Begriffsbestimmung

Die Eigenkapitalfinanzierung umfasst alle Formen der Beschaffung von Eigenkapital durch Einlagen von bisher bereits vorhandenen oder neu hinzutretenden Gesellschaftern. Sie ist wesentlich beeinflusst durch die Rechtsform des Unternehmens, die für die Rechtsfolgen der Gesellschafter aus der Beteiligung und die steuerliche Behandlung erwirtschafteter Erträge ausschlaggebend ist.

Formen der Beteiligungsfinanzierung (Eigenkapitalfinanzierung)

Unter Beteiligungsfinanzierung (Eigenkapitalfinanzierung) wird im Allgemeinen die Finanzierung durch den oder die Eigentümer bzw. die Gesellschafter von außen in Form von Einlagen verstanden.
Die Arten der Zuführung des Eigenkapitals sind unterschiedlicher Natur und können als:
– Geldeinlagen (Privateinlage),
– Sacheinlagen (Rohstoffe, Maschinen oder sonstige Waren),
– Rechte (Patente, Wertpapiere)
in das Unternehmen eingebracht werden.

Merkmale der Beteiligungsfinanzierung (Eigenkapitalfinanzierung)

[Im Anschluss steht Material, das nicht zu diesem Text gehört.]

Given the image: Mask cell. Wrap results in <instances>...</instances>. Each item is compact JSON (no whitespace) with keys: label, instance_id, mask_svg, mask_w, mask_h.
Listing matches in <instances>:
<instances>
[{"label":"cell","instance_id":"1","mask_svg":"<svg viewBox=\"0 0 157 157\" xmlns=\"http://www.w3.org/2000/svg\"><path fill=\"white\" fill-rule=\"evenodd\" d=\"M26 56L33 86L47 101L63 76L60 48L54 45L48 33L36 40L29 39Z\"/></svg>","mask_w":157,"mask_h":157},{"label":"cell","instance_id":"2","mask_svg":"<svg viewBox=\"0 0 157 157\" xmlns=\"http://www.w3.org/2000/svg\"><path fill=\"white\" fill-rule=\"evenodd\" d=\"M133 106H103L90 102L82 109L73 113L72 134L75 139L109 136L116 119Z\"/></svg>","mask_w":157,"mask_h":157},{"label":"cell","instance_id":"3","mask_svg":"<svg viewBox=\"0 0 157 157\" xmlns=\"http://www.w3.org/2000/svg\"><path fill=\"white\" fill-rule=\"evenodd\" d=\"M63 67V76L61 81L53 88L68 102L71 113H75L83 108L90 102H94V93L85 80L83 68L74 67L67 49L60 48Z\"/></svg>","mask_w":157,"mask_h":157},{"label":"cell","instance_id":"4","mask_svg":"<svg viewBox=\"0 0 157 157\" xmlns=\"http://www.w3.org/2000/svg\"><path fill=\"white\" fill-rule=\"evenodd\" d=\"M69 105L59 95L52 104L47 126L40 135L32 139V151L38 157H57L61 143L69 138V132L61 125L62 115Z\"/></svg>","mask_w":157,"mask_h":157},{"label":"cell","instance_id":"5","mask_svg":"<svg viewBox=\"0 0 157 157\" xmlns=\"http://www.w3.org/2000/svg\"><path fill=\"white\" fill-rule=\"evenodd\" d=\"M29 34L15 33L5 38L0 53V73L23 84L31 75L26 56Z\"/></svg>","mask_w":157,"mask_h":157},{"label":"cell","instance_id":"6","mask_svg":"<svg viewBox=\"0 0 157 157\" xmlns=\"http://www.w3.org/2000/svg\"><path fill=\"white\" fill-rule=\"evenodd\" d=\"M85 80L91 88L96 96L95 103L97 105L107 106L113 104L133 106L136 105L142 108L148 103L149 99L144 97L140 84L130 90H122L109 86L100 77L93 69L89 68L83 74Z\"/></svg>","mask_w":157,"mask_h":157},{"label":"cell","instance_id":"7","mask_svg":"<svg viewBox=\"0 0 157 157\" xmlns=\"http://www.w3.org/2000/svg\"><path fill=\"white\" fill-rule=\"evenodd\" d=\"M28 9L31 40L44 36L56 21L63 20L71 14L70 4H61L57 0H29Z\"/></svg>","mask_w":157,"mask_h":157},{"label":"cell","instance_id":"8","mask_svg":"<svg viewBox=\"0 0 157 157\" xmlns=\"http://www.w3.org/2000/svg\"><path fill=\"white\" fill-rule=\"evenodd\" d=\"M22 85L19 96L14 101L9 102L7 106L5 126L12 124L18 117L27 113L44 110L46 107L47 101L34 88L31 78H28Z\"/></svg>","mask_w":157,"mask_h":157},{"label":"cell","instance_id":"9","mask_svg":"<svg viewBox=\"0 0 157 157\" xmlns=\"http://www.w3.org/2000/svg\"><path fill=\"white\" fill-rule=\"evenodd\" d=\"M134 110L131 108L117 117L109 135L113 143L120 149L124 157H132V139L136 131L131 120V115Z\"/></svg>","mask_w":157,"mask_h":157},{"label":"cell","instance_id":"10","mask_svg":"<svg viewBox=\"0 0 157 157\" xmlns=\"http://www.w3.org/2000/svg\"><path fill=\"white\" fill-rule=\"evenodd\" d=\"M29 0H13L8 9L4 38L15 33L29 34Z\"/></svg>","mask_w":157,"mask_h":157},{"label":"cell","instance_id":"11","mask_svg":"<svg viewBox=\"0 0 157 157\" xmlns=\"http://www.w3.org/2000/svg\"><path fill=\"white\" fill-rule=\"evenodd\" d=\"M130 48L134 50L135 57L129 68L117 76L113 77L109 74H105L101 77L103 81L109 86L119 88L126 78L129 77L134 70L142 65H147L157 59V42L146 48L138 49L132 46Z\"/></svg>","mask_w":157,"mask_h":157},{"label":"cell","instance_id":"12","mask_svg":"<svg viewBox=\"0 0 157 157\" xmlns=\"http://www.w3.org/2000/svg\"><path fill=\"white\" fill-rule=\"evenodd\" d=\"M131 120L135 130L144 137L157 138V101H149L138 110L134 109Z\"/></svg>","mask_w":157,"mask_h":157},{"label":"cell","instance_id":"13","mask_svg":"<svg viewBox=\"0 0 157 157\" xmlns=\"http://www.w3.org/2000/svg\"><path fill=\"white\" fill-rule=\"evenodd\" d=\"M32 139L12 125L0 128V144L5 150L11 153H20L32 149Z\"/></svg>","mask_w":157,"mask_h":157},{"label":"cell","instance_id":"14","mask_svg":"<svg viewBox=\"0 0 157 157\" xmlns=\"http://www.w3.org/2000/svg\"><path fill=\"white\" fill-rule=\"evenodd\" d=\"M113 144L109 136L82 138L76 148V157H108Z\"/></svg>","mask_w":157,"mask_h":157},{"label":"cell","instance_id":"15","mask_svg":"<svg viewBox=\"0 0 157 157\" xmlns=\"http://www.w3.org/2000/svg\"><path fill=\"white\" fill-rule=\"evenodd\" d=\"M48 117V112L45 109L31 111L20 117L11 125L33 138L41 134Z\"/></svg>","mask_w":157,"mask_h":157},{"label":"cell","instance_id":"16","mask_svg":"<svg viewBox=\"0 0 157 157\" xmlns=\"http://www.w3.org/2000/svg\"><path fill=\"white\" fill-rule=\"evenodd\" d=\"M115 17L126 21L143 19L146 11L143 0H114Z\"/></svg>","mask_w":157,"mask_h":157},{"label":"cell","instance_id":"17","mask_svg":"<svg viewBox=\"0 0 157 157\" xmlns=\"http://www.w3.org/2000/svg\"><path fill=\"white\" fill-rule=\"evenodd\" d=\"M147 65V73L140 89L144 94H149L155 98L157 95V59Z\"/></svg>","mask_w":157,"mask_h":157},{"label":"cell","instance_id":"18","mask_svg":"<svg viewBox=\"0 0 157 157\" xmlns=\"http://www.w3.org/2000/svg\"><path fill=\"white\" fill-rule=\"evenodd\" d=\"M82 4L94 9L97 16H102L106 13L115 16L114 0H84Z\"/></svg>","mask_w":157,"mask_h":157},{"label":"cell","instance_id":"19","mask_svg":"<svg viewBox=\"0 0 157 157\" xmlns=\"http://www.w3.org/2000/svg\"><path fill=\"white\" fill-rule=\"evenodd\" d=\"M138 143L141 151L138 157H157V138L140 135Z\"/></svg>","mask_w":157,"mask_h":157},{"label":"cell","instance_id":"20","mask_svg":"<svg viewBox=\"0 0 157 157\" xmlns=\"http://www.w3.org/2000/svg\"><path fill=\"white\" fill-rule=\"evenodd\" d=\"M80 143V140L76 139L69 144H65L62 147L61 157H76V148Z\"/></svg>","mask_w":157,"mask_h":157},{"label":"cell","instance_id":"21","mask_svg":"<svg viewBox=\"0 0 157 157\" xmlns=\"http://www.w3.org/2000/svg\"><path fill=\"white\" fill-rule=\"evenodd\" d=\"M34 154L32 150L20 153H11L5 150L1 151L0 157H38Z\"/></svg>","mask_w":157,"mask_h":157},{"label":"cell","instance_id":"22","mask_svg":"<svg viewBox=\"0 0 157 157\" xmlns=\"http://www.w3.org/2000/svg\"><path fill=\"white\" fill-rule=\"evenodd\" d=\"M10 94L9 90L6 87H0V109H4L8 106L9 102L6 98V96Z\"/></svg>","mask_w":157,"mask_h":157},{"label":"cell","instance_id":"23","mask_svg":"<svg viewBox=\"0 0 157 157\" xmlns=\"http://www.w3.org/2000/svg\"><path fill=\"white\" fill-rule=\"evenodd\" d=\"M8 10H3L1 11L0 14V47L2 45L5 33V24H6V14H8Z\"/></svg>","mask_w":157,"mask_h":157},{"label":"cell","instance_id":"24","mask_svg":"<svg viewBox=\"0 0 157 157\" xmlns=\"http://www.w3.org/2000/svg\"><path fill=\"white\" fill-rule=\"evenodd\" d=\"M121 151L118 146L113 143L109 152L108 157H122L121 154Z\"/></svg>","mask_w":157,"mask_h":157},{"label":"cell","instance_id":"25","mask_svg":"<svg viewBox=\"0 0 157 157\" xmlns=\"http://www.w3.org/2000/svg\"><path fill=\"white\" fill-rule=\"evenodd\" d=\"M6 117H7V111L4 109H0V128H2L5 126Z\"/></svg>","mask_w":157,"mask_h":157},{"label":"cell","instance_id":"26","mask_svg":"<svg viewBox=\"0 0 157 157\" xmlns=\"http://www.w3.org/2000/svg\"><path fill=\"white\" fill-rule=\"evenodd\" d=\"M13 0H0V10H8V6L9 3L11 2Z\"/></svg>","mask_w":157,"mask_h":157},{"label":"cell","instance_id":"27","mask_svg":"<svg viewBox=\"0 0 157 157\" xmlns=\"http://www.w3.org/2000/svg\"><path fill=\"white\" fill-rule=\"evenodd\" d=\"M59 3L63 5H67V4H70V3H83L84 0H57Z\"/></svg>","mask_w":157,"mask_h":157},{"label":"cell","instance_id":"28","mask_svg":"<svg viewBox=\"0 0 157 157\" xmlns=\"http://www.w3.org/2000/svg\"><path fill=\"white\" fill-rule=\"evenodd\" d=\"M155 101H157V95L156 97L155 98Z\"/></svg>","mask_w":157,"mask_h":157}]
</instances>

Besondere Merkmale der Beteiligungsfinanzierung sind:

– Anspruch auf den Liquidationserlös und auf Beteiligung,
– Anspruch auf Beteiligung am Gewinn,
– Mitsprache in der Geschäftsführung (je nach Rechtsform verschieden),
– Haftung der Schulden des Unternehmens (je nach Rechtsform verschieden).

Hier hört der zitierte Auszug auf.